*** Opening of SUPPLIED RECORDS ***

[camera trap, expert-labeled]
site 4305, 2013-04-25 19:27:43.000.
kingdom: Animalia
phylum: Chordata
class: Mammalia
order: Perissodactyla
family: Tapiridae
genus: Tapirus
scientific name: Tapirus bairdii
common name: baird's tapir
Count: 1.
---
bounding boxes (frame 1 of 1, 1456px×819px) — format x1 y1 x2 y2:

*** Close of SUPPLIED RECORDS ***

> _PROBLEM TO WORK ON_: All lines from the one holding "common name: baird's tapir" through the end of the entries need to be given again exactly. Leave out the others.

> _RESPONSE TO THE EXERCISE_:
common name: baird's tapir
Count: 1.
---
bounding boxes (frame 1 of 1, 1456px×819px) — format x1 y1 x2 y2:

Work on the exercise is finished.